-- TEXT EXCERPT follows --

Project: Down on the Line
Roles: Characters of Denise, Julie, Unnamed Protester 3 and Voice 4, Principle Script Writer and Set Designer

Summary and Plot: For the completion of Unit 3: Exploration of Dramatic Performance of my Drama and Theatre Studies A Level qualification I was require to devise a group performance. For this performance I was allocated to a working group with four other people, we were then provided with our stimulus of ‘bystanders’ from an article for The Guardian entitled ‘The Bystanders: photographers who didn’t step in to help – in pictures’, see here.

We entitled the piece Down on the Line for its doubled, amalgamated meaning of being down on your luck and being in the line to the dole office, as the performance was a deconstruction of social change and division under Thatcherism. Employing naturalism, physical theatre, audience interaction and audio-visual technologies the piece tells the stories of four principle characters and attempts to analyse the effect of Thatcher’s privatisation of British industry on their lives. Presented as a mirror to Cameron’s 2013 Conservative government, Down on the Line grapples with socio-political change and endorses its audience: ‘don’t let the past repeat itself’

The Rehearsal Process: Each member of the group then went on to individually research the stimulus further and, after compiling this research together, we came to the collective decision to focus our piece on a particular time period. We wanted to do this so we could explore the different socio-political events that people were bystanders to at the time. From this we choose to focus on the nineteen eighties as we felt the period provided wealth of exploratory material, in particular Margret Thatcher and her time as Prime Minister, British Industry, privatisation and the effect of this on the British people.

-- TEXT EXCERPT concluded --

→ PROBLEMS TO WORK ON:
1. In the drama project description, retype the passage between "The Rehearsal Process: Each" and "the British people.", inclusive.
2. According to the drama project description, which decade did the group decide to focus its piece on?

-- INFORMATION SUPPLIED follows --

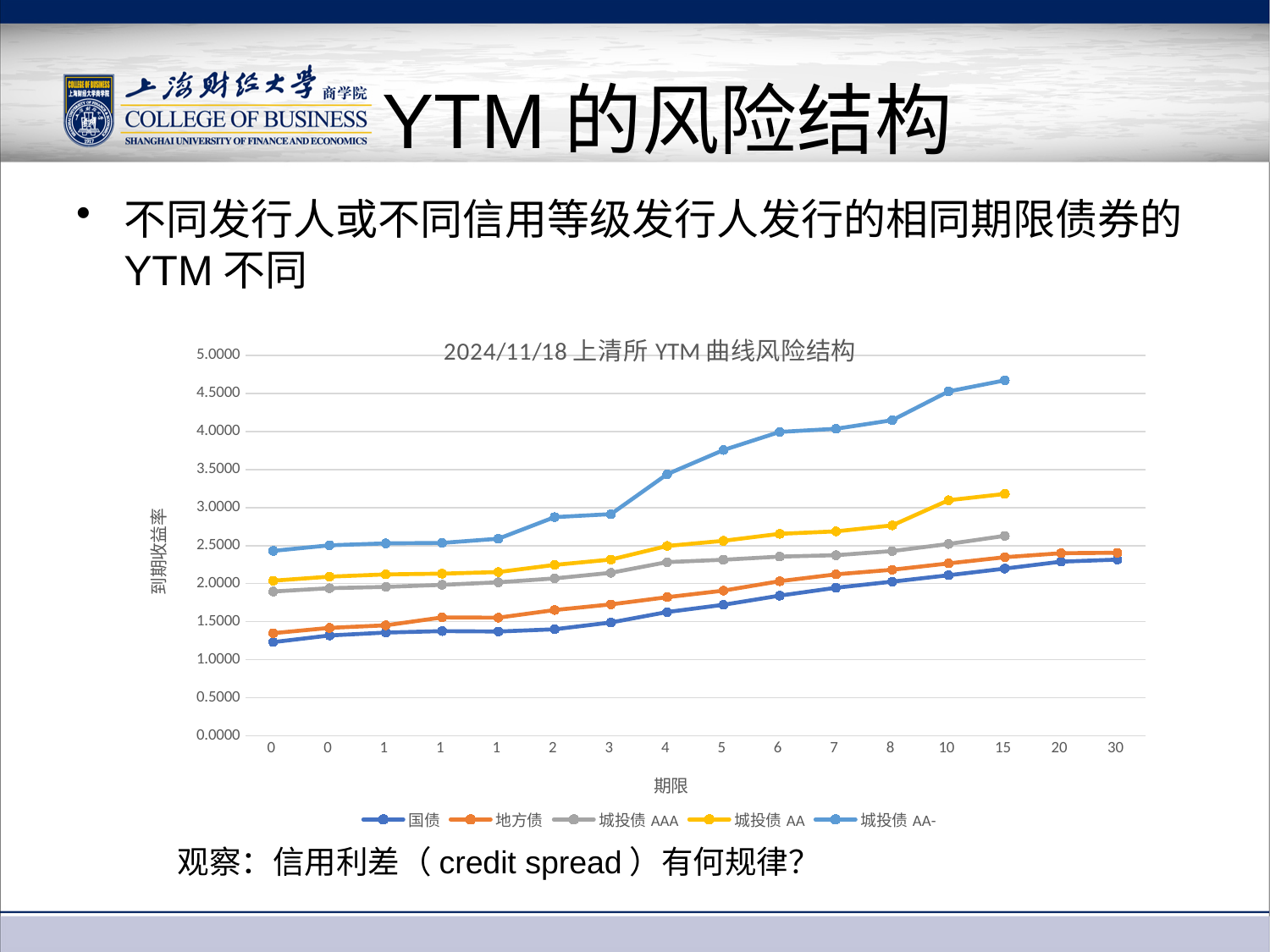
What is the title of the chart? 2024/11/18 上清所 YTM 曲线风险结构 Is the value for 城投债 AA- at 期限 15 greater or less than 4.5000? greater What is the label of the y axis? 到期收益率 How many series does the legend list? 5 What kind of chart is shown on the slide? line chart Which series has the highest values across the chart? 城投债 AA- Which series has the lowest values across the chart? 国债 How many points are marked along the x axis (期限)? 16 Do the values of the 城投债 AA- series rise or fall as 期限 increases? rise Is the value for 城投债 AA at 期限 10 greater or less than 3.0000? greater Is the value for 国债 at the first 期限 point (0) greater or less than 1.5000? less At 期限 15, which is larger: the value for 城投债 AA- or the value for 国债? 城投债 AA-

-- INFORMATION SUPPLIED concluded --

→ SOLUTIONS BELOW:
1.
The Rehearsal Process: Each member of the group then went on to individually research the stimulus further and, after compiling this research together, we came to the collective decision to focus our piece on a particular time period. We wanted to do this so we could explore the different socio-political events that people were bystanders to at the time. From this we choose to focus on the nineteen eighties as we felt the period provided wealth of exploratory material, in particular Margret Thatcher and her time as Prime Minister, British Industry, privatisation and the effect of this on the British people.

2. The nineteen eighties.